# Analysis Seminar

#### The cost of crushing: curvature-driven wrinkling of thin elastic shells

**Speaker:**
Ian Tobasco, Univ of Michigan

**Location:**
Warren Weaver Hall 1302

**Date:**
Thursday, October 18, 2018, 11 a.m.

**Synopsis:**

How much energy does it cost to stamp a thin elastic shell flat? Motivated

by recent experiments on the wrinkling patterns formed by thin shells

floating on a water bath, we develop a rigorous method via Gamma-convergence

for evaluating the cost of crushing to leading order in the shell's

thickness and other small parameters. The experimentally observed patterns

involve regions of well-defined wrinkling alongside totally disordered

regions in which no single direction of wrinkling is preferred.
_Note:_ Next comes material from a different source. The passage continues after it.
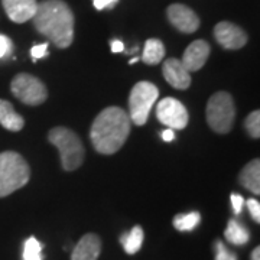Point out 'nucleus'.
I'll list each match as a JSON object with an SVG mask.
<instances>
[{"instance_id":"nucleus-24","label":"nucleus","mask_w":260,"mask_h":260,"mask_svg":"<svg viewBox=\"0 0 260 260\" xmlns=\"http://www.w3.org/2000/svg\"><path fill=\"white\" fill-rule=\"evenodd\" d=\"M12 51H13L12 41L6 35H2L0 34V58H5V56L10 55Z\"/></svg>"},{"instance_id":"nucleus-17","label":"nucleus","mask_w":260,"mask_h":260,"mask_svg":"<svg viewBox=\"0 0 260 260\" xmlns=\"http://www.w3.org/2000/svg\"><path fill=\"white\" fill-rule=\"evenodd\" d=\"M224 236L227 239V242L236 244V246H243L250 240V233L249 230L243 225L242 223H239L237 220H230L227 224V229L224 232Z\"/></svg>"},{"instance_id":"nucleus-1","label":"nucleus","mask_w":260,"mask_h":260,"mask_svg":"<svg viewBox=\"0 0 260 260\" xmlns=\"http://www.w3.org/2000/svg\"><path fill=\"white\" fill-rule=\"evenodd\" d=\"M34 25L58 48H68L74 41V15L62 0H44L38 3Z\"/></svg>"},{"instance_id":"nucleus-4","label":"nucleus","mask_w":260,"mask_h":260,"mask_svg":"<svg viewBox=\"0 0 260 260\" xmlns=\"http://www.w3.org/2000/svg\"><path fill=\"white\" fill-rule=\"evenodd\" d=\"M48 140L59 150L61 164L65 171H75L84 160V146L80 138L67 127H54L48 135Z\"/></svg>"},{"instance_id":"nucleus-29","label":"nucleus","mask_w":260,"mask_h":260,"mask_svg":"<svg viewBox=\"0 0 260 260\" xmlns=\"http://www.w3.org/2000/svg\"><path fill=\"white\" fill-rule=\"evenodd\" d=\"M160 138L165 140V142H172V140L175 139V132L172 129L164 130V132L160 133Z\"/></svg>"},{"instance_id":"nucleus-16","label":"nucleus","mask_w":260,"mask_h":260,"mask_svg":"<svg viewBox=\"0 0 260 260\" xmlns=\"http://www.w3.org/2000/svg\"><path fill=\"white\" fill-rule=\"evenodd\" d=\"M0 124L10 132H19L23 129L25 120L20 114L15 112L12 103L0 100Z\"/></svg>"},{"instance_id":"nucleus-18","label":"nucleus","mask_w":260,"mask_h":260,"mask_svg":"<svg viewBox=\"0 0 260 260\" xmlns=\"http://www.w3.org/2000/svg\"><path fill=\"white\" fill-rule=\"evenodd\" d=\"M165 56V47L159 39H148L145 48H143V55L142 61L148 65L159 64Z\"/></svg>"},{"instance_id":"nucleus-21","label":"nucleus","mask_w":260,"mask_h":260,"mask_svg":"<svg viewBox=\"0 0 260 260\" xmlns=\"http://www.w3.org/2000/svg\"><path fill=\"white\" fill-rule=\"evenodd\" d=\"M23 260H42V244L35 237H29L25 242Z\"/></svg>"},{"instance_id":"nucleus-25","label":"nucleus","mask_w":260,"mask_h":260,"mask_svg":"<svg viewBox=\"0 0 260 260\" xmlns=\"http://www.w3.org/2000/svg\"><path fill=\"white\" fill-rule=\"evenodd\" d=\"M47 54H48V42L35 45V47H32V49H30V55H32V59H34V61H38V59L44 58Z\"/></svg>"},{"instance_id":"nucleus-27","label":"nucleus","mask_w":260,"mask_h":260,"mask_svg":"<svg viewBox=\"0 0 260 260\" xmlns=\"http://www.w3.org/2000/svg\"><path fill=\"white\" fill-rule=\"evenodd\" d=\"M230 200H232V205H233V211L236 215H239V214L242 213L243 210V204H244V198H243L242 195L236 194V192H233L230 195Z\"/></svg>"},{"instance_id":"nucleus-6","label":"nucleus","mask_w":260,"mask_h":260,"mask_svg":"<svg viewBox=\"0 0 260 260\" xmlns=\"http://www.w3.org/2000/svg\"><path fill=\"white\" fill-rule=\"evenodd\" d=\"M159 95L158 87L149 81H140L130 91L129 119L136 126H143L148 121L150 109Z\"/></svg>"},{"instance_id":"nucleus-3","label":"nucleus","mask_w":260,"mask_h":260,"mask_svg":"<svg viewBox=\"0 0 260 260\" xmlns=\"http://www.w3.org/2000/svg\"><path fill=\"white\" fill-rule=\"evenodd\" d=\"M30 168L16 152L0 153V198L8 197L28 184Z\"/></svg>"},{"instance_id":"nucleus-12","label":"nucleus","mask_w":260,"mask_h":260,"mask_svg":"<svg viewBox=\"0 0 260 260\" xmlns=\"http://www.w3.org/2000/svg\"><path fill=\"white\" fill-rule=\"evenodd\" d=\"M208 56H210V45L203 39H198L186 48L181 62L185 67L188 73L198 71L204 67Z\"/></svg>"},{"instance_id":"nucleus-13","label":"nucleus","mask_w":260,"mask_h":260,"mask_svg":"<svg viewBox=\"0 0 260 260\" xmlns=\"http://www.w3.org/2000/svg\"><path fill=\"white\" fill-rule=\"evenodd\" d=\"M6 15L15 23H23L34 18L38 9L37 0H2Z\"/></svg>"},{"instance_id":"nucleus-15","label":"nucleus","mask_w":260,"mask_h":260,"mask_svg":"<svg viewBox=\"0 0 260 260\" xmlns=\"http://www.w3.org/2000/svg\"><path fill=\"white\" fill-rule=\"evenodd\" d=\"M240 184L253 194H260V162L253 159L240 172Z\"/></svg>"},{"instance_id":"nucleus-28","label":"nucleus","mask_w":260,"mask_h":260,"mask_svg":"<svg viewBox=\"0 0 260 260\" xmlns=\"http://www.w3.org/2000/svg\"><path fill=\"white\" fill-rule=\"evenodd\" d=\"M119 0H93L94 8L97 10H103V9H112L117 5Z\"/></svg>"},{"instance_id":"nucleus-26","label":"nucleus","mask_w":260,"mask_h":260,"mask_svg":"<svg viewBox=\"0 0 260 260\" xmlns=\"http://www.w3.org/2000/svg\"><path fill=\"white\" fill-rule=\"evenodd\" d=\"M247 208H249V211H250L251 217L254 218V221L256 223H260V204L257 200H254V198H250L249 201H247Z\"/></svg>"},{"instance_id":"nucleus-22","label":"nucleus","mask_w":260,"mask_h":260,"mask_svg":"<svg viewBox=\"0 0 260 260\" xmlns=\"http://www.w3.org/2000/svg\"><path fill=\"white\" fill-rule=\"evenodd\" d=\"M244 127L247 130V133L250 135L253 139H259L260 136V113L259 110L251 112L247 119L244 121Z\"/></svg>"},{"instance_id":"nucleus-5","label":"nucleus","mask_w":260,"mask_h":260,"mask_svg":"<svg viewBox=\"0 0 260 260\" xmlns=\"http://www.w3.org/2000/svg\"><path fill=\"white\" fill-rule=\"evenodd\" d=\"M207 123L217 133H229L234 123L236 109L232 95L225 91L215 93L207 104Z\"/></svg>"},{"instance_id":"nucleus-20","label":"nucleus","mask_w":260,"mask_h":260,"mask_svg":"<svg viewBox=\"0 0 260 260\" xmlns=\"http://www.w3.org/2000/svg\"><path fill=\"white\" fill-rule=\"evenodd\" d=\"M200 213H188V214H178L174 218V225L179 232H191L200 224Z\"/></svg>"},{"instance_id":"nucleus-8","label":"nucleus","mask_w":260,"mask_h":260,"mask_svg":"<svg viewBox=\"0 0 260 260\" xmlns=\"http://www.w3.org/2000/svg\"><path fill=\"white\" fill-rule=\"evenodd\" d=\"M156 116L162 124L168 126V129L181 130L188 124V112L185 106L172 97H167L159 102Z\"/></svg>"},{"instance_id":"nucleus-31","label":"nucleus","mask_w":260,"mask_h":260,"mask_svg":"<svg viewBox=\"0 0 260 260\" xmlns=\"http://www.w3.org/2000/svg\"><path fill=\"white\" fill-rule=\"evenodd\" d=\"M251 260H260V247L257 246L251 253Z\"/></svg>"},{"instance_id":"nucleus-11","label":"nucleus","mask_w":260,"mask_h":260,"mask_svg":"<svg viewBox=\"0 0 260 260\" xmlns=\"http://www.w3.org/2000/svg\"><path fill=\"white\" fill-rule=\"evenodd\" d=\"M164 77L169 85H172L177 90H185L191 85V75L182 65L181 59L177 58H169L164 62L162 67Z\"/></svg>"},{"instance_id":"nucleus-14","label":"nucleus","mask_w":260,"mask_h":260,"mask_svg":"<svg viewBox=\"0 0 260 260\" xmlns=\"http://www.w3.org/2000/svg\"><path fill=\"white\" fill-rule=\"evenodd\" d=\"M102 251V240L97 234L88 233L77 243L71 260H97Z\"/></svg>"},{"instance_id":"nucleus-2","label":"nucleus","mask_w":260,"mask_h":260,"mask_svg":"<svg viewBox=\"0 0 260 260\" xmlns=\"http://www.w3.org/2000/svg\"><path fill=\"white\" fill-rule=\"evenodd\" d=\"M129 133V114L120 107H107L93 121L90 139L99 153L113 155L124 145Z\"/></svg>"},{"instance_id":"nucleus-19","label":"nucleus","mask_w":260,"mask_h":260,"mask_svg":"<svg viewBox=\"0 0 260 260\" xmlns=\"http://www.w3.org/2000/svg\"><path fill=\"white\" fill-rule=\"evenodd\" d=\"M120 243L123 244V249L127 254H135L140 250L142 243H143V230L140 225L133 227L129 233L121 234Z\"/></svg>"},{"instance_id":"nucleus-32","label":"nucleus","mask_w":260,"mask_h":260,"mask_svg":"<svg viewBox=\"0 0 260 260\" xmlns=\"http://www.w3.org/2000/svg\"><path fill=\"white\" fill-rule=\"evenodd\" d=\"M138 61H139V56H135V58H132V59H130L129 64H136Z\"/></svg>"},{"instance_id":"nucleus-23","label":"nucleus","mask_w":260,"mask_h":260,"mask_svg":"<svg viewBox=\"0 0 260 260\" xmlns=\"http://www.w3.org/2000/svg\"><path fill=\"white\" fill-rule=\"evenodd\" d=\"M215 260H237V257L223 243L217 242L215 243Z\"/></svg>"},{"instance_id":"nucleus-10","label":"nucleus","mask_w":260,"mask_h":260,"mask_svg":"<svg viewBox=\"0 0 260 260\" xmlns=\"http://www.w3.org/2000/svg\"><path fill=\"white\" fill-rule=\"evenodd\" d=\"M168 19L182 34H194L200 28V18L185 5H171L168 8Z\"/></svg>"},{"instance_id":"nucleus-30","label":"nucleus","mask_w":260,"mask_h":260,"mask_svg":"<svg viewBox=\"0 0 260 260\" xmlns=\"http://www.w3.org/2000/svg\"><path fill=\"white\" fill-rule=\"evenodd\" d=\"M123 49H124V45H123L121 41H119V39L112 41V51L114 54H116V52H123Z\"/></svg>"},{"instance_id":"nucleus-7","label":"nucleus","mask_w":260,"mask_h":260,"mask_svg":"<svg viewBox=\"0 0 260 260\" xmlns=\"http://www.w3.org/2000/svg\"><path fill=\"white\" fill-rule=\"evenodd\" d=\"M13 95L25 104L39 106L47 100V87L41 80L30 74H18L10 84Z\"/></svg>"},{"instance_id":"nucleus-9","label":"nucleus","mask_w":260,"mask_h":260,"mask_svg":"<svg viewBox=\"0 0 260 260\" xmlns=\"http://www.w3.org/2000/svg\"><path fill=\"white\" fill-rule=\"evenodd\" d=\"M215 41L225 49H240L247 42V35L240 26L232 22H220L214 28Z\"/></svg>"}]
</instances>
Our goal is

to explain the appearance and lack thereof of such “wrinkling domains". The

basic mathematical objects that emerge in the limit are (linearly) short

maps from the mid-shell into the plane, and defect measures which describe

the wrinkling patterns. To solve for the limiting shape, one must maximize

the total area covered in the plane subject to a shortness constraint; to

solve for the optimal patterns, one must minimize the total defect subject

to a curvature constraint. We analyze these limiting problems using convex

duality, and obtain a boundary value-like problem that completely

characterizes optimal defect measures. Optimal defect measures are not in

general unique. Nevertheless, in some cases their restrictions to certain

sub-domains are uniquely determined, and explicit formulas exist.